On the eve of the commemoration of the novel's 70th anniversary, it seems undeniable that the study of Lolita's reception by generations of readers, as well as the analysis of the historical reasons for the misunderstandings of which Nabokov's novel has been the victim, cannot be done without putting our collective thinking within this contemporaneous context.

 

Proposals may follow these lines of thinking, although the list is by no means exhaustive:

I. Historicizing the critical reception of Lolita :

- Women's and/or feminist criticism since the 1980s, rarely studied as a gendered critical corpus.

- Ultra-contemporary readings of Lolita on TikTok (especially Booktoks), or of works such as Vanessa Springora's Le Consentement and its film adaptation, Neige Sinno's Triste Tigre, dark romances, etc.

- The ability of literature, like storytelling, to prevent racist, sexist and sexual violence: alerts and educational and pedagogical values, teaching Lolita for the #MeToo era.

- Contemporary influences, adaptations and rewritings of Lolita

 

II. Lolita as a pioneering novel :

 

- The description of sexist and sexual violence, the patterns and stages of abuse and domination

- The case of Humbert Humbert and the figure of the predator and his social undetectability

- Putting Dolores into words in Humbert's narrative: fragmented presence in the narrative fabric, control of the heroine's voice and thoughts by the narrator

- Lolita (novel and/or film): travelogue, road novel/movie, displacement and the car as prison device and space of sexual abuse

- Body/text: theory of empathic readings (Pierre-Louis Patoine) of Lolita and stories of sexual abuse.

 

III. Nabokov and gender / and women:

- The study of Nabokov's many protagonists in the light of the author's views on women (particularly his translators or female authors).

- Nabokov's Lolita vs.
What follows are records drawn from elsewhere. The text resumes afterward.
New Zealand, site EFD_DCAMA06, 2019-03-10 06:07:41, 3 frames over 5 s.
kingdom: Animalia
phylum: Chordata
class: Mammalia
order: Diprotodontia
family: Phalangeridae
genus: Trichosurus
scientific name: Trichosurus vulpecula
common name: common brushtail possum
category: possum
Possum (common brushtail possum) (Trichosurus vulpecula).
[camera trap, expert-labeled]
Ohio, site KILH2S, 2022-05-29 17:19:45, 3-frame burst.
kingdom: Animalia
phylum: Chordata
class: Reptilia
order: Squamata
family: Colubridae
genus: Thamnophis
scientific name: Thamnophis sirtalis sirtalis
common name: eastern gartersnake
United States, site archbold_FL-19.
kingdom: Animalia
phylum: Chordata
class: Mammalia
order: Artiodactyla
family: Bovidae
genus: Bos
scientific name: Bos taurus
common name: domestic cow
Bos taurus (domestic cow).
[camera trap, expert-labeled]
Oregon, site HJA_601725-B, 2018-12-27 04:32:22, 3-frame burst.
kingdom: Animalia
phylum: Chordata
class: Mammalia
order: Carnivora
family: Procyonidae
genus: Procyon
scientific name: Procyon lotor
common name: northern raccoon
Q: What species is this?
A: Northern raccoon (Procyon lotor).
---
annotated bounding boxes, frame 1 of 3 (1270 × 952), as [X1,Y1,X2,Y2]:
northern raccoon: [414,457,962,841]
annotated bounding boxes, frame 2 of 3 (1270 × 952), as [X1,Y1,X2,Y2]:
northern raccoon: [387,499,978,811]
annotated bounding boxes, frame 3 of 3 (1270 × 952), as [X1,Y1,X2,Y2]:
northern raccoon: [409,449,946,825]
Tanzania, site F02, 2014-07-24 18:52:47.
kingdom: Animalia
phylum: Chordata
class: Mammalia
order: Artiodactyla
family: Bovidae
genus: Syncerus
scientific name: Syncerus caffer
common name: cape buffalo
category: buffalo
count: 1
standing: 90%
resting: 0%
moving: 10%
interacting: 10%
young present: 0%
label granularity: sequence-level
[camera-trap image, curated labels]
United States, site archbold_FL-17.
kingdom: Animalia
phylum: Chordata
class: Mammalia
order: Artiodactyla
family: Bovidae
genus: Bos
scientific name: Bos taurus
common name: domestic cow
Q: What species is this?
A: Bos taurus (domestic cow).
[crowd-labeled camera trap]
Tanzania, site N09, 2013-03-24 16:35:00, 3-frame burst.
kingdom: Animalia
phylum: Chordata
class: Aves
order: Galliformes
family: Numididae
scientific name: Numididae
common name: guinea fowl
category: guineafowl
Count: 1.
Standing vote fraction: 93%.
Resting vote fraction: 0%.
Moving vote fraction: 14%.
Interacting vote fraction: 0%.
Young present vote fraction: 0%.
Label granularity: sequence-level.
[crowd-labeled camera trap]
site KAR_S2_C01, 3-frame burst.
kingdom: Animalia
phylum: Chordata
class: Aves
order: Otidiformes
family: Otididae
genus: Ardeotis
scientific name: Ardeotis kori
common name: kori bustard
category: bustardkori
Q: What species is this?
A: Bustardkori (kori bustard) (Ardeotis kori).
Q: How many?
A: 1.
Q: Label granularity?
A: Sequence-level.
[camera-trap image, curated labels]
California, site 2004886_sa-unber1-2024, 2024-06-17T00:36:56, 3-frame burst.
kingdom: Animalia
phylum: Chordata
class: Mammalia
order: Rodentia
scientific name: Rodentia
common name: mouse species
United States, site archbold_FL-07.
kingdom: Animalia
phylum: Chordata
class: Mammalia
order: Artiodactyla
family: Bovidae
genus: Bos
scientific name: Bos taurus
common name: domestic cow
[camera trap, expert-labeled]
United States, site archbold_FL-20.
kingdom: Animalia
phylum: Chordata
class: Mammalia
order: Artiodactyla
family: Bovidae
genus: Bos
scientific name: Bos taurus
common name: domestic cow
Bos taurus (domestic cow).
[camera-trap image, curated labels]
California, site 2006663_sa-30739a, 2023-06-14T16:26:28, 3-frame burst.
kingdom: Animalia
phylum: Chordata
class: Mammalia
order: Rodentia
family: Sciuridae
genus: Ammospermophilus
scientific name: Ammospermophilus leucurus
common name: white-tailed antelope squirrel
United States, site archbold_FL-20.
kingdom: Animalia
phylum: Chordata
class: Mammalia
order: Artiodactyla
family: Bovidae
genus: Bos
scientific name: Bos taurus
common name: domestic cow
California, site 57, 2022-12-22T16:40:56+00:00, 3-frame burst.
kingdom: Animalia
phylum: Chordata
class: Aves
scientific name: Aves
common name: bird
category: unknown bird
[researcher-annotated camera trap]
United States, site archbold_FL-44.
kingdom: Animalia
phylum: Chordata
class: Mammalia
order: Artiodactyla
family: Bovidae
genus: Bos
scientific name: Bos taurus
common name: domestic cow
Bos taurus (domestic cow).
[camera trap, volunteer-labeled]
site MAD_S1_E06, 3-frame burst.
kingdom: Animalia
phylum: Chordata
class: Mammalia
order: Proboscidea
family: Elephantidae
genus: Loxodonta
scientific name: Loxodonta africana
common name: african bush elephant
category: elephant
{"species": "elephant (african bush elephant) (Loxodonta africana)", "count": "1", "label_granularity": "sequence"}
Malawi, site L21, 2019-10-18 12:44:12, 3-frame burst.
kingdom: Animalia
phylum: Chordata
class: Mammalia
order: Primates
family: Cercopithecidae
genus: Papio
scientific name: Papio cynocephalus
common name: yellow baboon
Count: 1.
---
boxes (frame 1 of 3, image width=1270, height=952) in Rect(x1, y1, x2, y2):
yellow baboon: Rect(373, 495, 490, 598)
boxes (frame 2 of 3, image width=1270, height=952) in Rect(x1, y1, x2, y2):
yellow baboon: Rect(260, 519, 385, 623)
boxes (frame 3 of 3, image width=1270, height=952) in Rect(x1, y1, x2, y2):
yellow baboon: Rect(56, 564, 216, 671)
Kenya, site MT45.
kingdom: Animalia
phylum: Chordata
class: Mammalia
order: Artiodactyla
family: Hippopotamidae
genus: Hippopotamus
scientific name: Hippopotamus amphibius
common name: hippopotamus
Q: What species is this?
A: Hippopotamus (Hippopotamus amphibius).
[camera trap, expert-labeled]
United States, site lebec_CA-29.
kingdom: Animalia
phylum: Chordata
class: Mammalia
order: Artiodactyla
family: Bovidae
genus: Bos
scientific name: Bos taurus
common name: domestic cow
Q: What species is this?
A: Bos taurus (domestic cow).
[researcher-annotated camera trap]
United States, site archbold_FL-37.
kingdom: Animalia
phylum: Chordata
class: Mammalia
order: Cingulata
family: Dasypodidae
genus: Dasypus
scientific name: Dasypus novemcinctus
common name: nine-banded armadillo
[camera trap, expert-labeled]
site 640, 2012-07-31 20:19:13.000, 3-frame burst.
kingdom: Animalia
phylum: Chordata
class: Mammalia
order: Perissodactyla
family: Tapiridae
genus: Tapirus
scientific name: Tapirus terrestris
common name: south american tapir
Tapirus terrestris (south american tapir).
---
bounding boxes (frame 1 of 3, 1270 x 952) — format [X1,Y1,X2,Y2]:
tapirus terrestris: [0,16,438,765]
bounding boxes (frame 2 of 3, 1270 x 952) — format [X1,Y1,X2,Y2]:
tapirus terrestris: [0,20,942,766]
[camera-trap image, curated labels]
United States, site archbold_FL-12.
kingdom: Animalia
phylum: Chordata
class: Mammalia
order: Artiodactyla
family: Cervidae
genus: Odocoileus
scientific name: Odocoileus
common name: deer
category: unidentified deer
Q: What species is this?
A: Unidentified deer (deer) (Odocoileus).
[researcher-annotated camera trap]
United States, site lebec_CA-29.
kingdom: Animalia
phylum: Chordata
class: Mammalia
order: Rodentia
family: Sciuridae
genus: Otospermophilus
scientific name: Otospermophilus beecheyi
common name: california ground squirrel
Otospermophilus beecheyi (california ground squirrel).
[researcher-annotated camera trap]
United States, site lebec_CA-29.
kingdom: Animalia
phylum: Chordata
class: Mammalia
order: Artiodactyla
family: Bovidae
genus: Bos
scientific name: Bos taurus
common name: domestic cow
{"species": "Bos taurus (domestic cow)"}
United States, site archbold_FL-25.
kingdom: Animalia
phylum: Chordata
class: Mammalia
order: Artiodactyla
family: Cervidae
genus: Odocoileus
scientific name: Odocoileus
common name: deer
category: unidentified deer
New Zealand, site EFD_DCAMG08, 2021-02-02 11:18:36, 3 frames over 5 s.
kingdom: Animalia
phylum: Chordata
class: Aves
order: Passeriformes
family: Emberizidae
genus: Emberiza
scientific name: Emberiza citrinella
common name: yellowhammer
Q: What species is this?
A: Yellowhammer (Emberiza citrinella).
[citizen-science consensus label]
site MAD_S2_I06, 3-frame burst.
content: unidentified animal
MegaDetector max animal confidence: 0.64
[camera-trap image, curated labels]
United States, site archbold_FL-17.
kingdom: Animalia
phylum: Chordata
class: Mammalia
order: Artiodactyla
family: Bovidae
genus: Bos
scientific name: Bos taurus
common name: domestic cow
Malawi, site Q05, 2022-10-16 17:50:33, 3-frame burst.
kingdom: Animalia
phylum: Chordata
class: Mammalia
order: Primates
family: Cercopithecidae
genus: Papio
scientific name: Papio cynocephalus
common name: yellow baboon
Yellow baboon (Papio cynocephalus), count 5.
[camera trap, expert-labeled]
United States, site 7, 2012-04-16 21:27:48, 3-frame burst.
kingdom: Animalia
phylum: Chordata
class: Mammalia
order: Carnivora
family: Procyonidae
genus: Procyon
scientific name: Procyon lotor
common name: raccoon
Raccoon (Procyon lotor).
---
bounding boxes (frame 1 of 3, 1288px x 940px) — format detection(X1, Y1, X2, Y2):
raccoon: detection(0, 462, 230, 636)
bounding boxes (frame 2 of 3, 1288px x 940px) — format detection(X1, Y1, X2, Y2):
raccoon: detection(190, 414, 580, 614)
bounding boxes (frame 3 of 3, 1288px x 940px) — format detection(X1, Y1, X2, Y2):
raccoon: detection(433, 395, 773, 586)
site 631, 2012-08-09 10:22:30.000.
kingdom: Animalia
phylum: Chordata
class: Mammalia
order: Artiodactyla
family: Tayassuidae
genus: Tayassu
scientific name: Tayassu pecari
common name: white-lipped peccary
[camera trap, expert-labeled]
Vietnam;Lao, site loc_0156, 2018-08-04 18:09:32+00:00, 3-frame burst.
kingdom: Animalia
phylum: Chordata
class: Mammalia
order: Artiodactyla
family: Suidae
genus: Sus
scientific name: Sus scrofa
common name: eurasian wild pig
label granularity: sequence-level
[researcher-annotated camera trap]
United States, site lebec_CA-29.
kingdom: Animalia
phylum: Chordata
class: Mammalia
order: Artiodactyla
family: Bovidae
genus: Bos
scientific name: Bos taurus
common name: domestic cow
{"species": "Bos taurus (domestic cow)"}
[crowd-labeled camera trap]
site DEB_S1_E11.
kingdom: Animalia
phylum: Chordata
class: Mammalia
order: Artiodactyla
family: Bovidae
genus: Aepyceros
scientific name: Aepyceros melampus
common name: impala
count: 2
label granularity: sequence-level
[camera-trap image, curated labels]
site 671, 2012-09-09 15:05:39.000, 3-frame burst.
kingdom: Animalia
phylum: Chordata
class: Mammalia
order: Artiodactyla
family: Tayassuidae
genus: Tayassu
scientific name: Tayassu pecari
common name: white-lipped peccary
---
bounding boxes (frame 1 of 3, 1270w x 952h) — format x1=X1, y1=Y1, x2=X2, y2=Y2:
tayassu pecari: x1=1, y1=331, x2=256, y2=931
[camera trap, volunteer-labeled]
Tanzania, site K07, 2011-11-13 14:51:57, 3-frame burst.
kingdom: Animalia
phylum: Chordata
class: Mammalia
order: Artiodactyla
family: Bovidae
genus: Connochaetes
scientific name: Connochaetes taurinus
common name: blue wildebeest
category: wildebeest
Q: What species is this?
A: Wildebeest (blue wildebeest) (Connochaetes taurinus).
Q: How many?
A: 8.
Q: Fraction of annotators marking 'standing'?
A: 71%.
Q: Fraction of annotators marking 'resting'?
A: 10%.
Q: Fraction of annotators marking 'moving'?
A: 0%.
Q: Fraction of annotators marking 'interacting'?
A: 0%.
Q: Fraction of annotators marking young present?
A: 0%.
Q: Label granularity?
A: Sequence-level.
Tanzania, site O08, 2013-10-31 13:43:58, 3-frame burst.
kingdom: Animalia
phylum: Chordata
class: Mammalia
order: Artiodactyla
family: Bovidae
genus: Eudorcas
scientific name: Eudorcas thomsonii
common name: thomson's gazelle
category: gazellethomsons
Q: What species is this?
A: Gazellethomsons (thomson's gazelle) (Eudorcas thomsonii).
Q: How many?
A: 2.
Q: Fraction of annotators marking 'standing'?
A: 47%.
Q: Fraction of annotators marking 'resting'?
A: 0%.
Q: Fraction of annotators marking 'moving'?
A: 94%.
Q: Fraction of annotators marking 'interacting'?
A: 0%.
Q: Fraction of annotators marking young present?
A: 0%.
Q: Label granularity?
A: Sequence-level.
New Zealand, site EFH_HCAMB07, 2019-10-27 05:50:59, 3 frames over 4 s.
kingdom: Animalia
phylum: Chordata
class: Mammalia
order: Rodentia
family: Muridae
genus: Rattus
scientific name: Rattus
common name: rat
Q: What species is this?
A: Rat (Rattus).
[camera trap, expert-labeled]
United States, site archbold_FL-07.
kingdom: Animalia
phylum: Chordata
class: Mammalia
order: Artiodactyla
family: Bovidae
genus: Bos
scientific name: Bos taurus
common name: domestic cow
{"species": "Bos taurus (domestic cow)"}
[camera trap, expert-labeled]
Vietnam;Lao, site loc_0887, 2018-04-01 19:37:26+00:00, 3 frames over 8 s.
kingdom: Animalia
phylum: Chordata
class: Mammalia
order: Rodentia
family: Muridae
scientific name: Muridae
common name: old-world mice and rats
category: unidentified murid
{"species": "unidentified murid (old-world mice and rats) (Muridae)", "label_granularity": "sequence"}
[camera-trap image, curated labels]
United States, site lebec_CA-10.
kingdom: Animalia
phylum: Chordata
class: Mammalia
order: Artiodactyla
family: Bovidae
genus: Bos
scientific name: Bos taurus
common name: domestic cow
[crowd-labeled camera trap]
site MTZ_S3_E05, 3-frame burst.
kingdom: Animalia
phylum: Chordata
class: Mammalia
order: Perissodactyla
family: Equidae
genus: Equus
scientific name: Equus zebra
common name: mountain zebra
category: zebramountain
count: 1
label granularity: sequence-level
Humbert's Lolita

- The figure and role of Véra Nabokov in the writing and reception of Lolita

- The narrative fluidity of gender : the case of Humbert Humbert

 

IV. Lolita and pop culture:

- The “lolita” figure in popular music, fashion, cinema and advertising

- The “Lolita” phenomenon in Japan, and what it means for fashion and culture, notably the use of the term “lolicon”.

- The figure of the “lolita” on social networks.

 

Proposals for papers, written in French or English and not exceeding 300 words, together with a short biographical note, should be sent by February 20, 2025 to nabokov.lolita2025@vladimir-nabokov.org.

 

The scientific committee will make its decision at the end of March 2025.